# Local powering-invariant subgroup containing the center is intermediately powering-invariant in nilpotent group

## Statement

Suppose $G$ is a nilpotent group and $H$ is a subgroup containing the center of $G$ that is also a local powering-invariant subgroup of $G$. Then, $H$ is an intermediately powering-invariant subgroup of $G$. Explicitly, suppose $K$ is a subgroup of $G$ containing $H$. Then, $H$ is a powering-invariant subgroup of $K$.

## Facts used

1. Torsion-freeness for a prime is subgroup-closed
2. Equivalence of definitions of nilpotent group that is torsion-free for a set of primes

## Proof

Given: A nilpotent group $G$, a subgroup $H$ of $G$ that is local powering-invariant and such that $Z(G) \le H$ where $Z(G)$ is the center of $G$. A subgroup $K$ of $G$ containing $H$. A prime number $p$ such that $K$ is $p$-powered. An element $h \in H$.

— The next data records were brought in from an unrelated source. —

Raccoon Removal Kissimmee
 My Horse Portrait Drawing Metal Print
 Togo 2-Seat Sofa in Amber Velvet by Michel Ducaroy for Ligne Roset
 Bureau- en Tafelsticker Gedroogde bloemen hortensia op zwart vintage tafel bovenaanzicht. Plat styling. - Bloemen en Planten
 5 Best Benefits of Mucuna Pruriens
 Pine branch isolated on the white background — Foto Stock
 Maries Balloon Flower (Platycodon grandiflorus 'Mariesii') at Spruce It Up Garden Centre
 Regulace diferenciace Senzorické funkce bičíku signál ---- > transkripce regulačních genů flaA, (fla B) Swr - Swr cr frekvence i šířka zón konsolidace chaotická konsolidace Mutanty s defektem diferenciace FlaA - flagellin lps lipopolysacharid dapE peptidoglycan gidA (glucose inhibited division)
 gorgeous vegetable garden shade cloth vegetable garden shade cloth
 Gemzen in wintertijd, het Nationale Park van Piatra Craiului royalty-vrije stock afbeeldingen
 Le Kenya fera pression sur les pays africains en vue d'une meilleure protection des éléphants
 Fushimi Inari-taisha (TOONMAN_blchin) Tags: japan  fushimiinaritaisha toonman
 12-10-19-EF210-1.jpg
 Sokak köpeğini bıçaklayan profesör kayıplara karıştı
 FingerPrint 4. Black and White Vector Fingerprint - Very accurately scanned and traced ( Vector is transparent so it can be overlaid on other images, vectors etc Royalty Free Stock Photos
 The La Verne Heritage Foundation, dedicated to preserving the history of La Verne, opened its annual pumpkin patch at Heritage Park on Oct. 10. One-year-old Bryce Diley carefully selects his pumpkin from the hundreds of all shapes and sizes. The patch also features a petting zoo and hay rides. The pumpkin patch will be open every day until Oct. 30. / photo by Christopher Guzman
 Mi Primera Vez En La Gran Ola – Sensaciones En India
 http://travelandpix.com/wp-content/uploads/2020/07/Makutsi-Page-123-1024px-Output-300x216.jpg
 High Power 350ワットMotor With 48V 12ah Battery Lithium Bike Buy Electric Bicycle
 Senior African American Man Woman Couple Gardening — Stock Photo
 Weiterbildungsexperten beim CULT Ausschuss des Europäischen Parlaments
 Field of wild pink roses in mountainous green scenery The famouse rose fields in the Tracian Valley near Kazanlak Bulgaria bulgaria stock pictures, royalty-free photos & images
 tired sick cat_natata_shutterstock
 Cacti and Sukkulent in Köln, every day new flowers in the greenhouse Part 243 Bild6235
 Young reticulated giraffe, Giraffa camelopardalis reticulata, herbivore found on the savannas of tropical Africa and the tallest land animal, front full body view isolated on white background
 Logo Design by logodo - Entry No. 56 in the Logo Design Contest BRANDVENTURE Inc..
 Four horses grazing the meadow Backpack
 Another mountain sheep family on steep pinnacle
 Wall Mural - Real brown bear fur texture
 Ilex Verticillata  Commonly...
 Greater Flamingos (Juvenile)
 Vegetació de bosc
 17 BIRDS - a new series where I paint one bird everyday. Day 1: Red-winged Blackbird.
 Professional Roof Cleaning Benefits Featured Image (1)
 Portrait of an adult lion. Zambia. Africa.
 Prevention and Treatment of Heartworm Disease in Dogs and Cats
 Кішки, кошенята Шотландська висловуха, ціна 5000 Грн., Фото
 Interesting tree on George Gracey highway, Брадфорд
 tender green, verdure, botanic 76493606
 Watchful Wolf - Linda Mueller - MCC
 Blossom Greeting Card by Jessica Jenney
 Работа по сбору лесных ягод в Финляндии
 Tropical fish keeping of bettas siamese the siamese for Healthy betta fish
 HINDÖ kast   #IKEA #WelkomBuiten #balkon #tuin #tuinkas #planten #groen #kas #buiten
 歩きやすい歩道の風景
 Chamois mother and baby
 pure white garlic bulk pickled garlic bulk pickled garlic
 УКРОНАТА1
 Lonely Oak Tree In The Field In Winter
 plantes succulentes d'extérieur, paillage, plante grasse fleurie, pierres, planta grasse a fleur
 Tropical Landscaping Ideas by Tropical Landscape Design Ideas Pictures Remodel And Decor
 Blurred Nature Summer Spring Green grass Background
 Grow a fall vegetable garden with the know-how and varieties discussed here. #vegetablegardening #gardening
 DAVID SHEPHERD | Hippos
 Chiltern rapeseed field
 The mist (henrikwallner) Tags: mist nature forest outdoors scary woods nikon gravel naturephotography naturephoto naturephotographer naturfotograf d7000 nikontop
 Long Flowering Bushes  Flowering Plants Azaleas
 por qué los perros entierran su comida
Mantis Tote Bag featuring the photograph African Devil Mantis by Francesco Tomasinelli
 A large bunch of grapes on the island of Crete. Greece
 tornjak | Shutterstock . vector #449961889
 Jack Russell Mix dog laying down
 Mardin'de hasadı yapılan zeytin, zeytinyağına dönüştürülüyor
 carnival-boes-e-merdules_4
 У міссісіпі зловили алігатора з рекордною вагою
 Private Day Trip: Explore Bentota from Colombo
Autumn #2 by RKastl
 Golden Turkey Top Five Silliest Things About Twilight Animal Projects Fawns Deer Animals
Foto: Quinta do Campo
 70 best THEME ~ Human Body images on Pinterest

To prove: There exists a unique element $x \in H$ such that $x^p = h$.

Proof:

Step no. Assertion/construction Facts used Given data used Previous steps used Explanation
1 $Z(G) \le K$. $Z(G) \le H, H \le K$. given-direct
2 $K$ is $p$-torsion-free. $K$ is $p$-powered (we are using the powering-injectivity here) given-direct
3 $Z(G)$ is $p$-torsion-free. Fact (1) Steps (1), (2) Step-fact combination direct
4 The map $t \mapsto t^p$ is injective in $G$. Fact (2) $G$ is nilpotent Step (3) Step-fact combination direct (specifically, we want to use the implication from (4) to (1) in the multi-part equivalence of Fact (2))
5 There exists an element $x \in K$ satisfying $x^p = h$. $K$ is $p$-powered (we are using the $p$-divisibility here), $h \in H \le K$ given-direct
6 The element $x \in K$ of the preceding step is the unique $p^{th}$ root of $h$ in all of $G$. Steps (4), (5) Step-combination direct
7 The element $x$ of Step (5) is in $H$. $H$ is local powering-invariant in $G$. Step (6) Step-given combination direct.